• THE INPUT
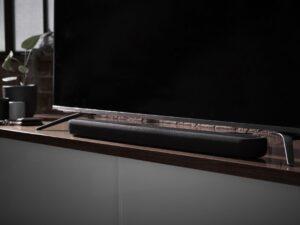 Yamaha YAS-209 Soundbar Review -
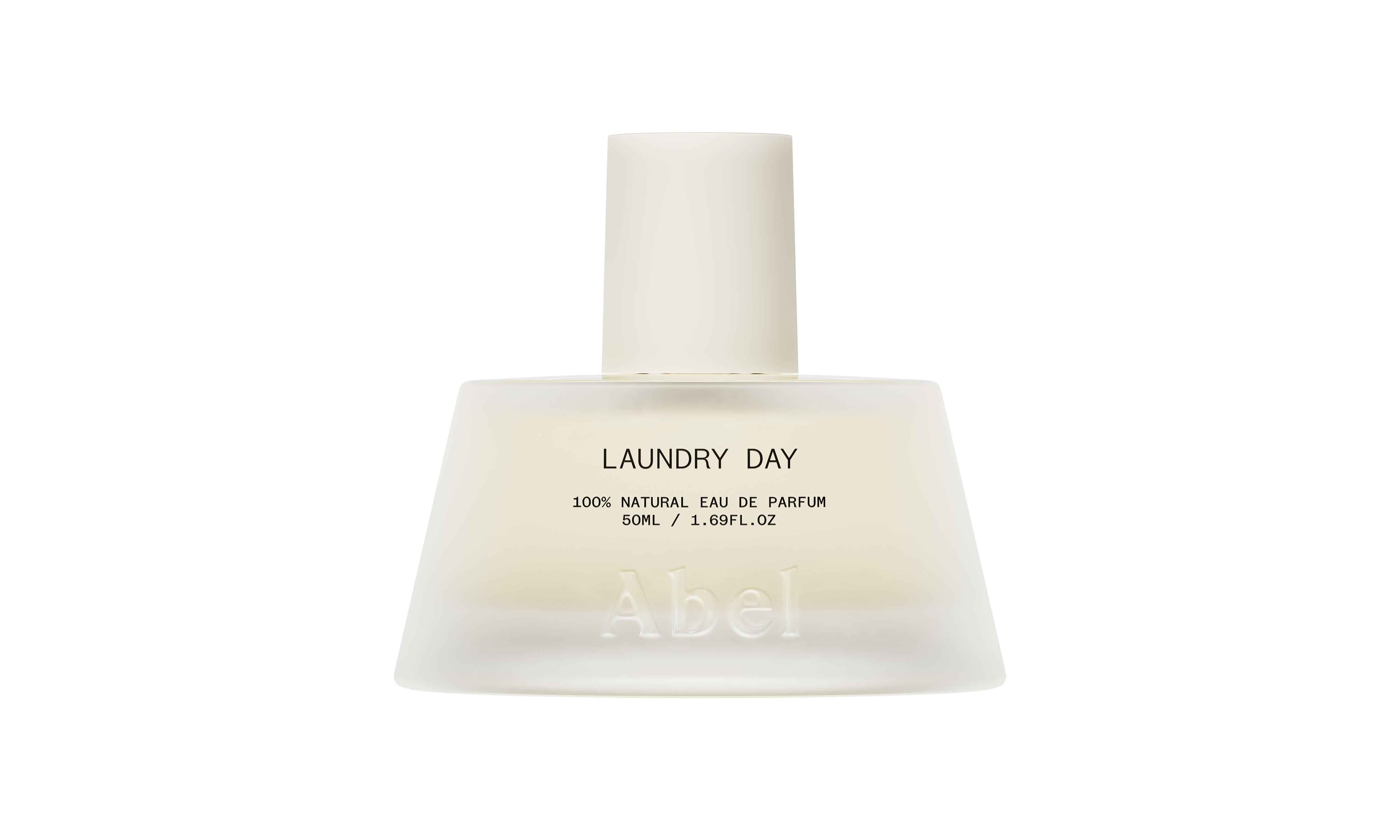 Abel přírodní parfém Laundry Day 6 ml/ 50 ml Varianta: Plné balení (50 ml)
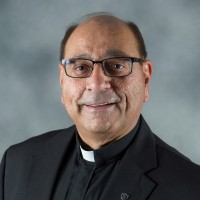 Fr. Tony Grasso, Csc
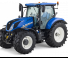 New Holland T6.160 SideWinder II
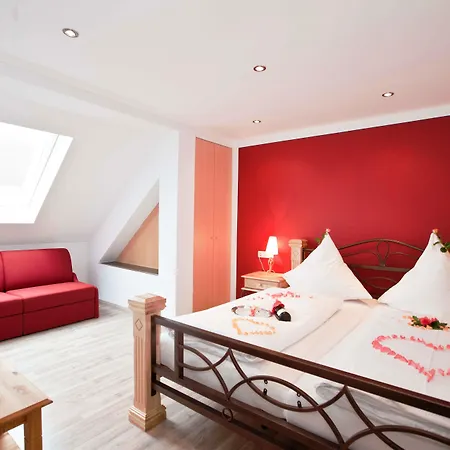 Ludwigs Otel Füssen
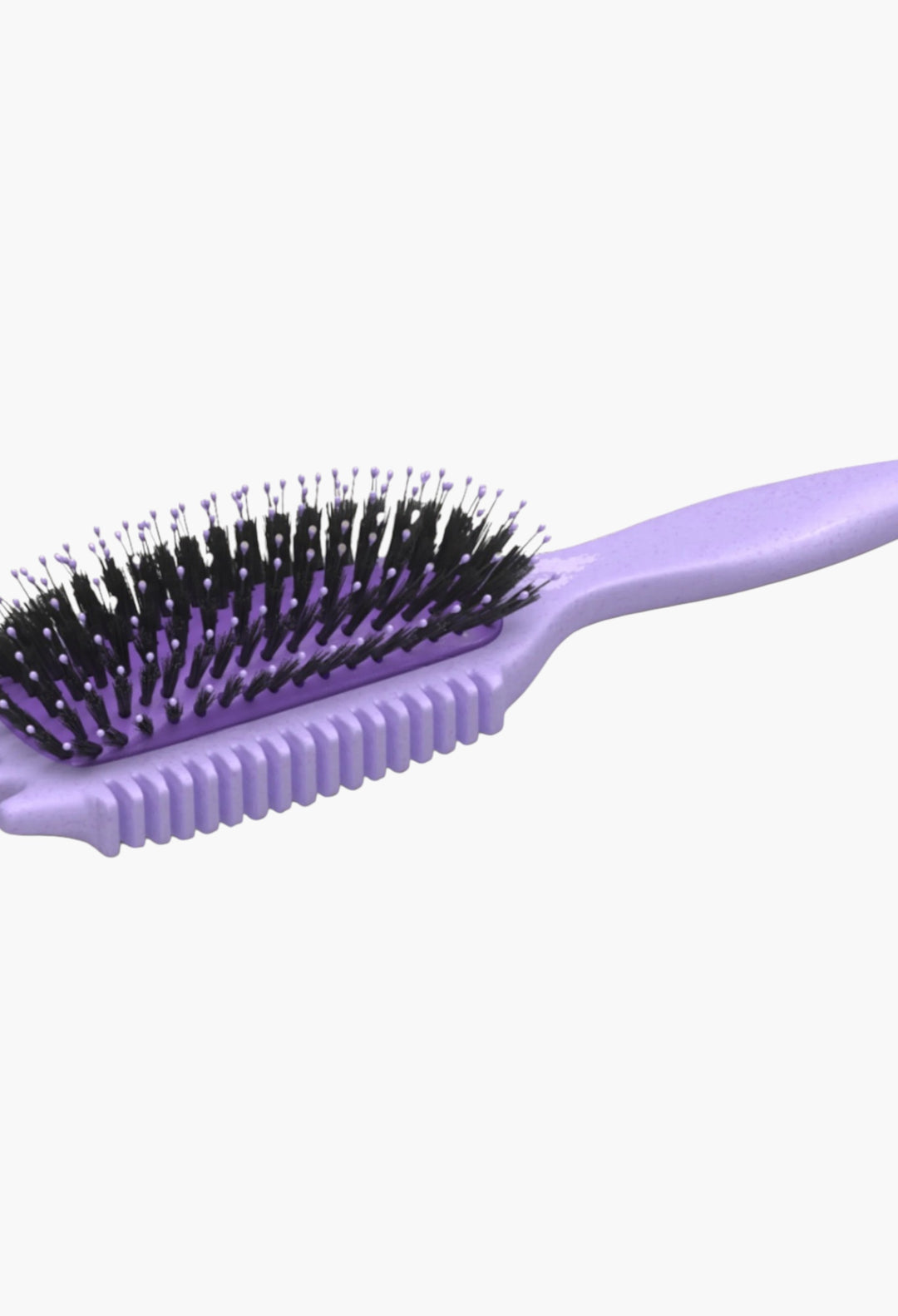 Purple - Volume Edge Lift Brush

• EXERCISE OBJECTIVE
Would you return all of the entries unchanged while omitting the images?

• COMPLETED TASK
 Yamaha YAS-209 Soundbar Review -
 Abel přírodní parfém Laundry Day 6 ml/ 50 ml Varianta: Plné balení (50 ml)
 Fr. Tony Grasso, Csc
 New Holland T6.160 SideWinder II
 Ludwigs Otel Füssen
 Purple - Volume Edge Lift Brush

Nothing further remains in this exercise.